Work to be completed
Find the line containing "Within this snapshot, looking". Return it and every line after it, unchanged, up to and including the last line.

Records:
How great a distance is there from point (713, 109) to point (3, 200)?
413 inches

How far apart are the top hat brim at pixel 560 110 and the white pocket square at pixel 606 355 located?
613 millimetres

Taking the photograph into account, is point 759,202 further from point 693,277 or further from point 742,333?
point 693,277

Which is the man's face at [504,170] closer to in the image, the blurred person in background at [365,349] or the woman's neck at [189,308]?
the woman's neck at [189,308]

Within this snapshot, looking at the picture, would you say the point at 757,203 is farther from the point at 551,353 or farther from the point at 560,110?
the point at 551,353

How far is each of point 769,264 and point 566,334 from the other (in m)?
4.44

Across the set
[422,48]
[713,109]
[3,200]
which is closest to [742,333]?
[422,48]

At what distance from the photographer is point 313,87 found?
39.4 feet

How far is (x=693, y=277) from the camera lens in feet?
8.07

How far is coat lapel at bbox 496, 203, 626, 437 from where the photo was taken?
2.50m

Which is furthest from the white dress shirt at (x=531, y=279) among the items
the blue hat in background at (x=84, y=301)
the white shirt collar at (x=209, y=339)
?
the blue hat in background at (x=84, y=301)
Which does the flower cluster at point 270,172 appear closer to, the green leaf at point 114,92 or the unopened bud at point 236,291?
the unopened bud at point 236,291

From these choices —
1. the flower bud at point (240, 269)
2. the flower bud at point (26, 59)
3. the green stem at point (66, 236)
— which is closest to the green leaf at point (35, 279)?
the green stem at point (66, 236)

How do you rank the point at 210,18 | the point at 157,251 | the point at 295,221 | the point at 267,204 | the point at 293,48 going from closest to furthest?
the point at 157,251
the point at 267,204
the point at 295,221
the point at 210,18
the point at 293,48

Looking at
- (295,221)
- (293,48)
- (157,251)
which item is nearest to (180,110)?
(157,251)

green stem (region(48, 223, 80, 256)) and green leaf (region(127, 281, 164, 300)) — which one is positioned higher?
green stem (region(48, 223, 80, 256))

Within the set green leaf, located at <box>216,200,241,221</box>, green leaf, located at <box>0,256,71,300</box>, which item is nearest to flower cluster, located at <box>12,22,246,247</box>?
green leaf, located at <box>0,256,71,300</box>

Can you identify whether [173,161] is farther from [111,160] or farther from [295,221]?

Expected answer
Within this snapshot, looking at the picture, would you say the point at 757,203 is farther from the point at 551,353 or farther from the point at 560,110?
the point at 551,353

How far is each of point 769,264 and point 566,334 from the other (in m)?
4.44

Across the set
[422,48]
[713,109]
[3,200]
which is closest to [742,333]?
[422,48]

At what distance from the photographer is point 313,87 found?
39.4 feet

How far is (x=693, y=277) from the camera lens in feet?
8.07

How far is coat lapel at bbox 496, 203, 626, 437 from where the photo was taken?
2.50m

Which is furthest from the white dress shirt at (x=531, y=279) among the items
the blue hat in background at (x=84, y=301)
the white shirt collar at (x=209, y=339)
?
the blue hat in background at (x=84, y=301)
Which does the flower cluster at point 270,172 appear closer to, the green leaf at point 114,92 or the unopened bud at point 236,291?
the unopened bud at point 236,291

From these choices —
1. the flower bud at point (240, 269)
2. the flower bud at point (26, 59)
3. the green stem at point (66, 236)
— which is closest to the green leaf at point (35, 279)?
the green stem at point (66, 236)

How do you rank the point at 210,18 | the point at 157,251 | the point at 295,221 | the point at 267,204 | the point at 293,48 going from closest to furthest?
the point at 157,251
the point at 267,204
the point at 295,221
the point at 210,18
the point at 293,48

Looking at
- (295,221)
- (293,48)
- (157,251)
which item is nearest to (180,110)?
(157,251)

green stem (region(48, 223, 80, 256)) and green leaf (region(127, 281, 164, 300)) — which one is positioned higher?
green stem (region(48, 223, 80, 256))

Within the set green leaf, located at <box>216,200,241,221</box>, green leaf, located at <box>0,256,71,300</box>, which item is nearest to flower cluster, located at <box>12,22,246,247</box>?
green leaf, located at <box>0,256,71,300</box>

Can you identify whether [173,161] is farther from [111,160] or farther from [295,221]?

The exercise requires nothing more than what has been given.